DOCUMENT TEXT:
☆ ☆ ☆

# black tack in AQHA shows



## Mingiz (Jan 29, 2009)

I don't show but I would think that they are judging horse and rider not the tack....:wink:


----------



## QHDragon (Mar 6, 2009)

I know that they are suppose to judge horse and rider, however sometimes tie breaks come down to tack and appearance. Plus we all know the politics of horse shows...


----------



## farmpony84 (Apr 21, 2008)

The AQHA circuit is definitely a fad driven circuit as far as tack and dress but I've seen all colors and brands of tack out there. I think you'll be fine in black tack. Just keep it clean and present yourself well...


----------



## Dartanion (Dec 8, 2008)

You should be fine in black tack, I looked up some pictures/results from congress and World in 2009 to see if there were any black tack goes and I foudn this: (couldn't find any world pics that were not fuzzy)

☆ ☆ ☆

Saved data entries
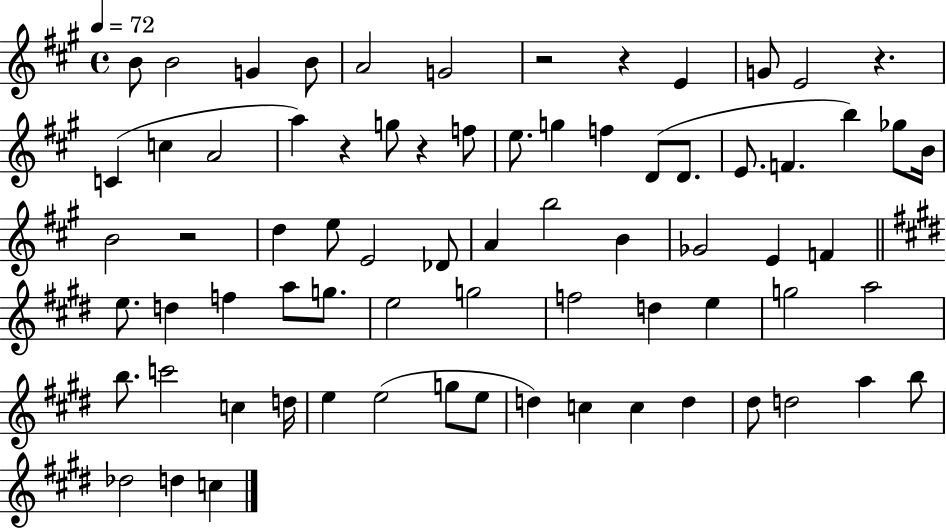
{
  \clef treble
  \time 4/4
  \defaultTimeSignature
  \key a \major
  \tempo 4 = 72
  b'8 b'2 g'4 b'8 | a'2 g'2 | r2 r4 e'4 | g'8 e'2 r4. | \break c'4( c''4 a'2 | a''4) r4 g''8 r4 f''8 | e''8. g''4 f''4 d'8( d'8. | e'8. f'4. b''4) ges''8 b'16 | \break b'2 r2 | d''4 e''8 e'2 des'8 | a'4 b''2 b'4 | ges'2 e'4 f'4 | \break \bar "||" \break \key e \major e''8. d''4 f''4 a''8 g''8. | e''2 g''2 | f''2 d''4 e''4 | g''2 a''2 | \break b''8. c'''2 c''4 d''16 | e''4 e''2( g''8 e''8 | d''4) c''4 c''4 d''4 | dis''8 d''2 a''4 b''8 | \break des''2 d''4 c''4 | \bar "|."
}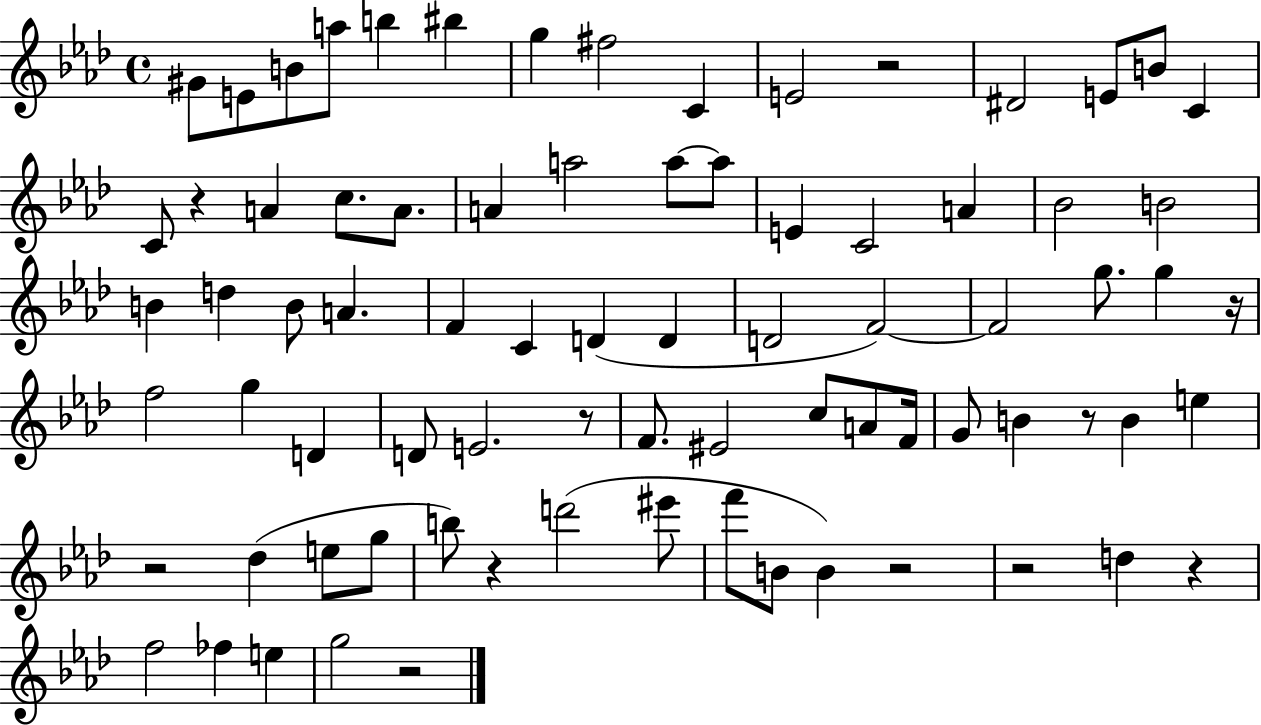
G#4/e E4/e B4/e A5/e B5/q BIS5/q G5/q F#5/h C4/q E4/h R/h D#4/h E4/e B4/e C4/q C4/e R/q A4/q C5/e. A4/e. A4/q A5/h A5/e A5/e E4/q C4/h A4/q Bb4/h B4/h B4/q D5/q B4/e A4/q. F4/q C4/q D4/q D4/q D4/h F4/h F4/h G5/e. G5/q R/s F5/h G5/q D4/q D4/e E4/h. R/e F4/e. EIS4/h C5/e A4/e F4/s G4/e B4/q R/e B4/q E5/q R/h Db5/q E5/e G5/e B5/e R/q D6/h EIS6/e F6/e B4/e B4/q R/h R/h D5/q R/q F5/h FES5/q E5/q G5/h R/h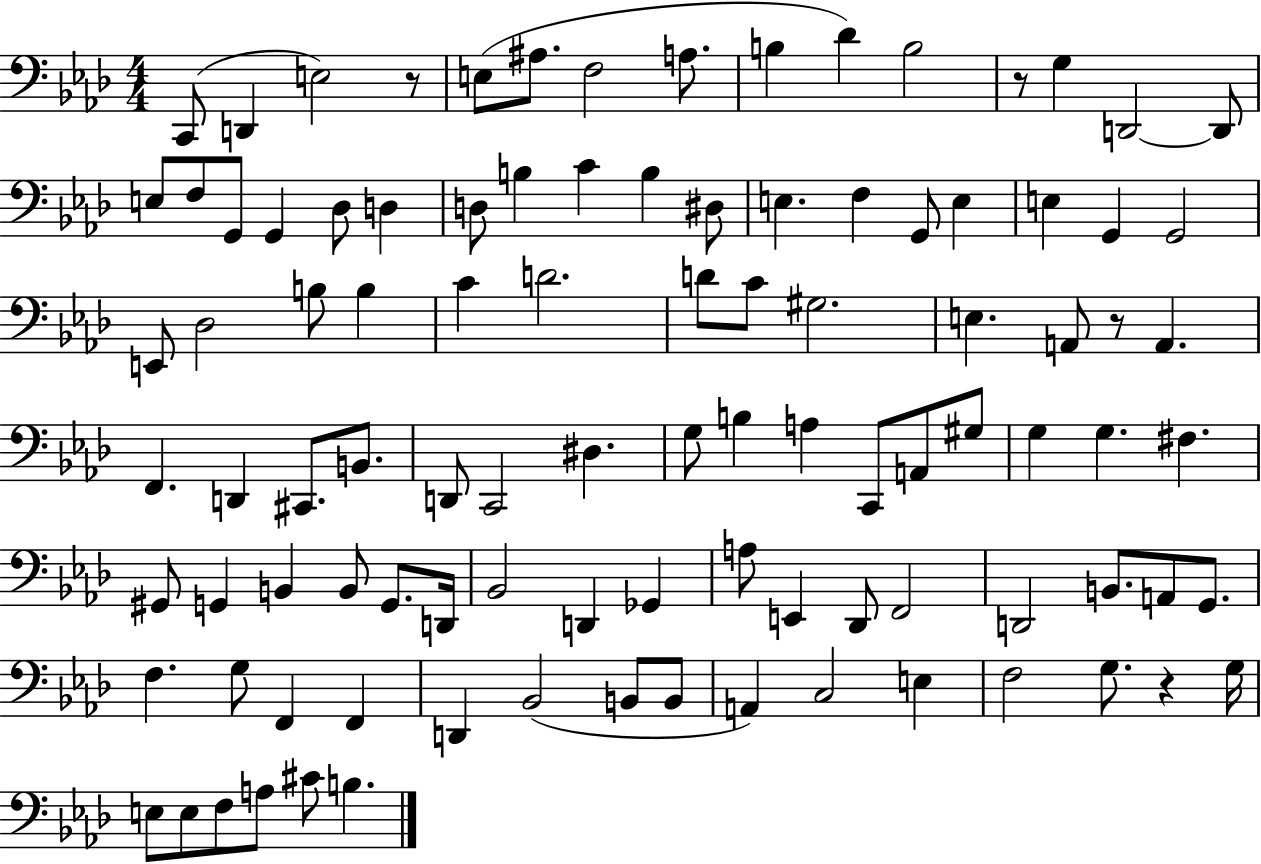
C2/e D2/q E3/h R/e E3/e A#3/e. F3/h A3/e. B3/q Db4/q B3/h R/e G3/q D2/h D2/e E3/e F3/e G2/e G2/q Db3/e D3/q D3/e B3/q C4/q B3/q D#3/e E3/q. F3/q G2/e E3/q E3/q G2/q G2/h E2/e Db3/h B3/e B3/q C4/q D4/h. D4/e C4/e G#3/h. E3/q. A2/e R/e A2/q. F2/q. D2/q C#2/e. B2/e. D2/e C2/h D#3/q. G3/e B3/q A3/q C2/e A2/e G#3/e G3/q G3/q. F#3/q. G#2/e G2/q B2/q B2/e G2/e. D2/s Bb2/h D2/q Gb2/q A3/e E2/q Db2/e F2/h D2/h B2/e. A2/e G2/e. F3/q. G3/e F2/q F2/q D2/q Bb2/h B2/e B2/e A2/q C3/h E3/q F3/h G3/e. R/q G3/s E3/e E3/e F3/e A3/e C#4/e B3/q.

☆ ☆ ☆

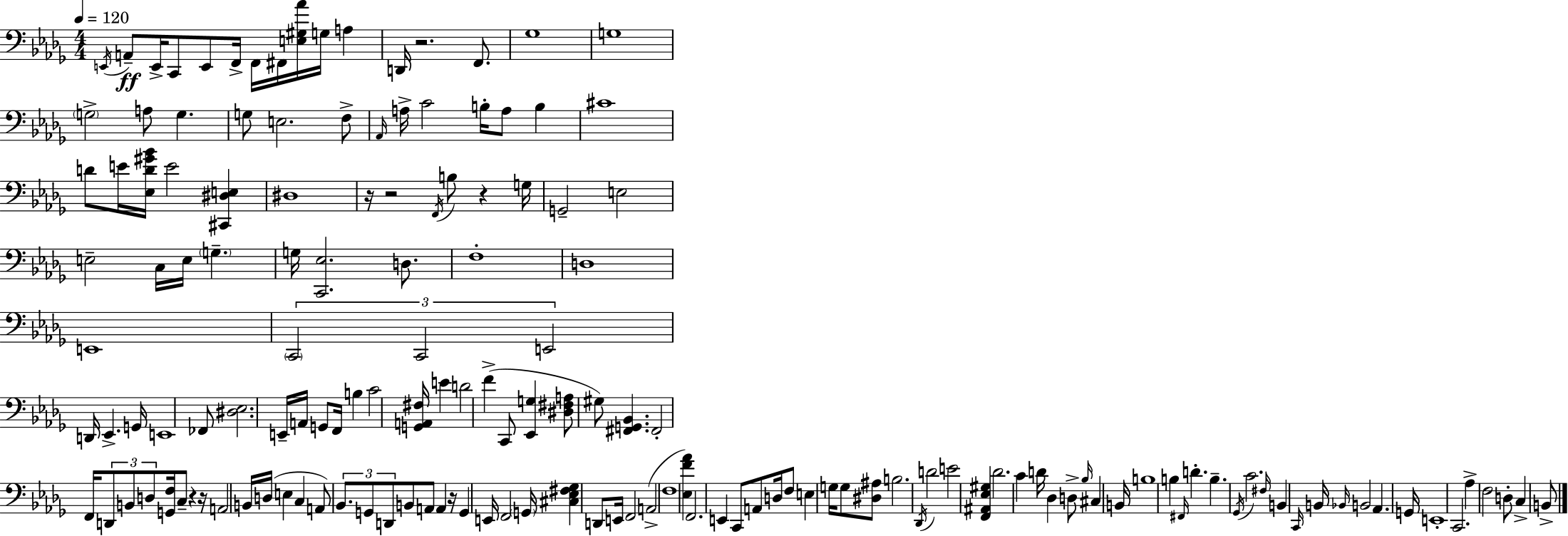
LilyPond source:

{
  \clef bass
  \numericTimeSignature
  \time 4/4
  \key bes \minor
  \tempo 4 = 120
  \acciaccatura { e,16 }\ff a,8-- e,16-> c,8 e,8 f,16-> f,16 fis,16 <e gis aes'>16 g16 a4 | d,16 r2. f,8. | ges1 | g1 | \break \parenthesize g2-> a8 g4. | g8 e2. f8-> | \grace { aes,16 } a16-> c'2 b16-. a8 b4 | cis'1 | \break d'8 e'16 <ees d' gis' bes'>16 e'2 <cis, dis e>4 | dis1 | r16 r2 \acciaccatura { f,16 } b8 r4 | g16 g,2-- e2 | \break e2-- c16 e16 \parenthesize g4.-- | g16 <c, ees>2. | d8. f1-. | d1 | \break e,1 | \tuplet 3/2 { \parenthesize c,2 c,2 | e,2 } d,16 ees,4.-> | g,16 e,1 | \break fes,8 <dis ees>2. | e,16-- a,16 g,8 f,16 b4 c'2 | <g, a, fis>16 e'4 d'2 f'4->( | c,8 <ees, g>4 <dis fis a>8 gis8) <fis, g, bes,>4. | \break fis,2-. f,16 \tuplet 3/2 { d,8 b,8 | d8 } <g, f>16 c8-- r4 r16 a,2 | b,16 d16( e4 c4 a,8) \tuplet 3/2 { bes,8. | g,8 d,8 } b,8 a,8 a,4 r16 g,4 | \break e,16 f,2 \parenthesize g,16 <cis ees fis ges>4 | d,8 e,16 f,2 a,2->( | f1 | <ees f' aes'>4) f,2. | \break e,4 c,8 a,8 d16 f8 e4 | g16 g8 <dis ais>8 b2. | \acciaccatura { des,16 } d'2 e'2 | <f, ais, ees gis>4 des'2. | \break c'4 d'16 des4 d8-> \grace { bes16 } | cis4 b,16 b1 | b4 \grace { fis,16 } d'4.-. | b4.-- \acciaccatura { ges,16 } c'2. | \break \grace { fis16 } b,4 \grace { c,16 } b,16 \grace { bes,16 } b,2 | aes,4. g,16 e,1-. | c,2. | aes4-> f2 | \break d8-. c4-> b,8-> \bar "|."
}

☆ ☆ ☆

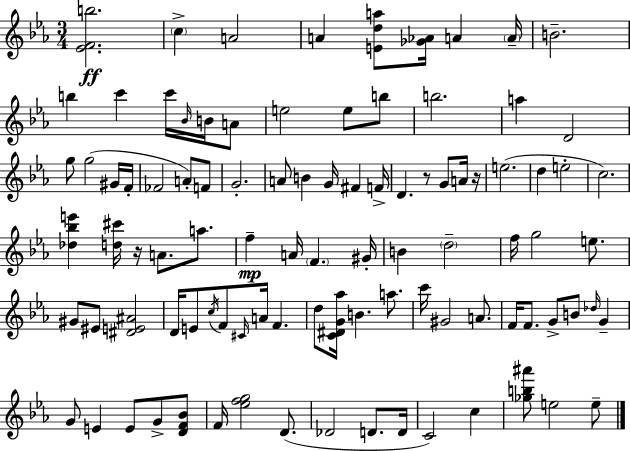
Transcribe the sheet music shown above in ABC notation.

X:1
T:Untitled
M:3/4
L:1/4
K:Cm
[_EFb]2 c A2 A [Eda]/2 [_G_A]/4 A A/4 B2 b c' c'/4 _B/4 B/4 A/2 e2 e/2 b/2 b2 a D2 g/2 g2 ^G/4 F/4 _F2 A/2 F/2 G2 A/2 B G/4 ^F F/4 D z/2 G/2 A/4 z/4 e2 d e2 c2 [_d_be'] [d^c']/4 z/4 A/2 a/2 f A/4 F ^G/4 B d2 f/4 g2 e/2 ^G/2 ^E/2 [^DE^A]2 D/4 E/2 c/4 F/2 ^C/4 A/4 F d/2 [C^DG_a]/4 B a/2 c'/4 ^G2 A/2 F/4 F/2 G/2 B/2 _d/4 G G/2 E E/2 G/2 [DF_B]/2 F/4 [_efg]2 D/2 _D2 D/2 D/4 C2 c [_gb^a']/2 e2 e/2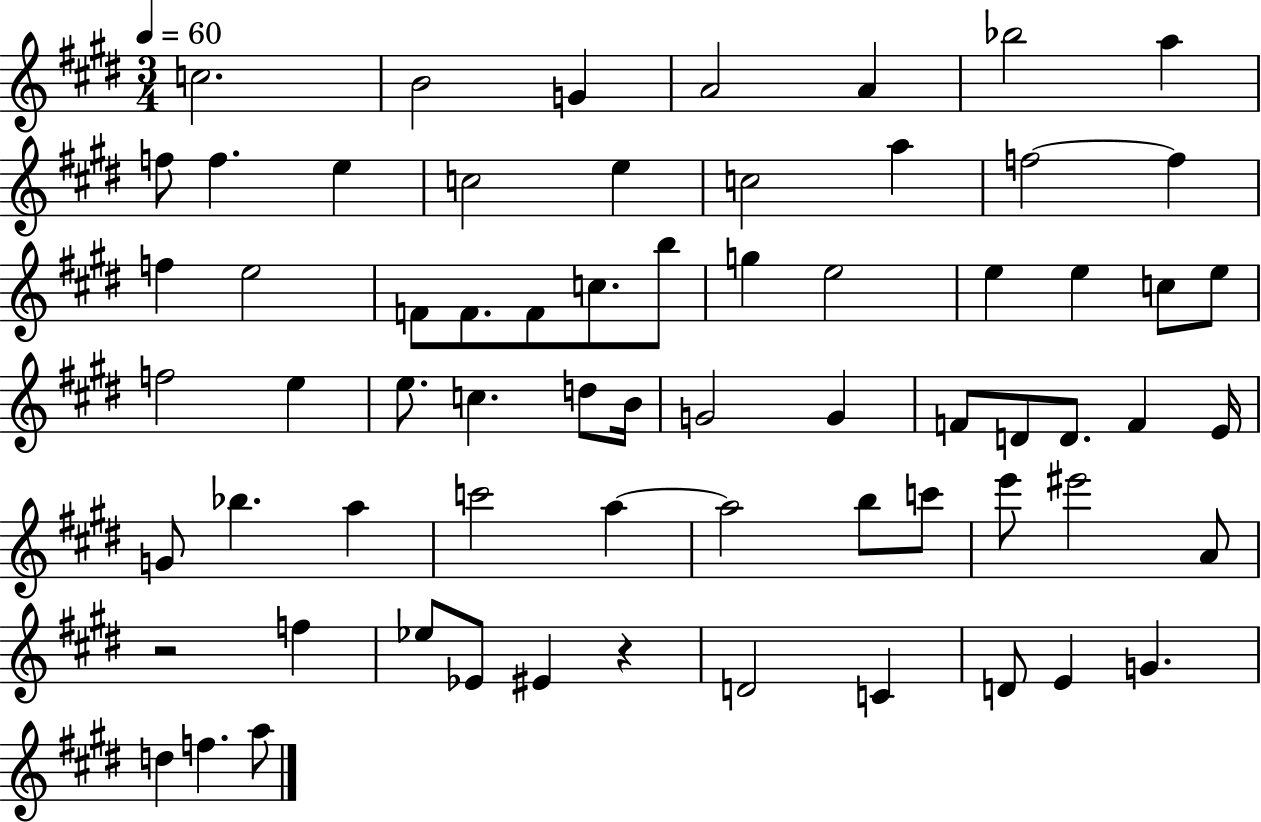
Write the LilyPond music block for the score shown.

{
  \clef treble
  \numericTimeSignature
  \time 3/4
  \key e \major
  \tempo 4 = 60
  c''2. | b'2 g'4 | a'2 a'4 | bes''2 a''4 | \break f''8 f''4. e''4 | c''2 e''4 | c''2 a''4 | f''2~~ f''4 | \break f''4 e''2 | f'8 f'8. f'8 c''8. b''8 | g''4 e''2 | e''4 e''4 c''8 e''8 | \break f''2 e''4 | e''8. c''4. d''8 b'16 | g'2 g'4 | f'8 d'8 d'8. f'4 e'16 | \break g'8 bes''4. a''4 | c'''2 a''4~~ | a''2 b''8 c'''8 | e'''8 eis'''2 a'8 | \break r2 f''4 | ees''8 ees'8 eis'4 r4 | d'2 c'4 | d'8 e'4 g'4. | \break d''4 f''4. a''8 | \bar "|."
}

☆ ☆ ☆

COMPLETE THE FOLLOWING:
**A)** Name every user who posted in the forum thread about black tack in AQHA shows.
**B)** Repeat the forum thread about black tack in AQHA shows word for word, between "## Mingiz (Jan" and "(Mar 6, 2009)", inclusive.
**C)** Pick up the forum thread about black tack in AQHA shows where it stops and keep writing.

EXERCISE RESULTS:
**A)** Mingiz, QHDragon, farmpony84, Dartanion

**B)**
## Mingiz (Jan 29, 2009)

I don't show but I would think that they are judging horse and rider not the tack....:wink:


----------



## QHDragon (Mar 6, 2009)

**C)**
2009 AQHA Congress HUS Futurnity Open Finals (1st place)Horse: Skys Blue Eyes







2009 AQHA Congress HUS Futurnity LTD Finals (1st-place)Horse:Skys Blue Eyes







2009 AQHA Congress Youth HUS 12-14yrs Place: UnknownHorse: Looks like Sky, but Sky wasn't listed in the placings.







2009 AQHA Congress Youth 12-14 Hunt Seat Eq Finals(It seems like darker leather to black is popular amoungs lighter horses)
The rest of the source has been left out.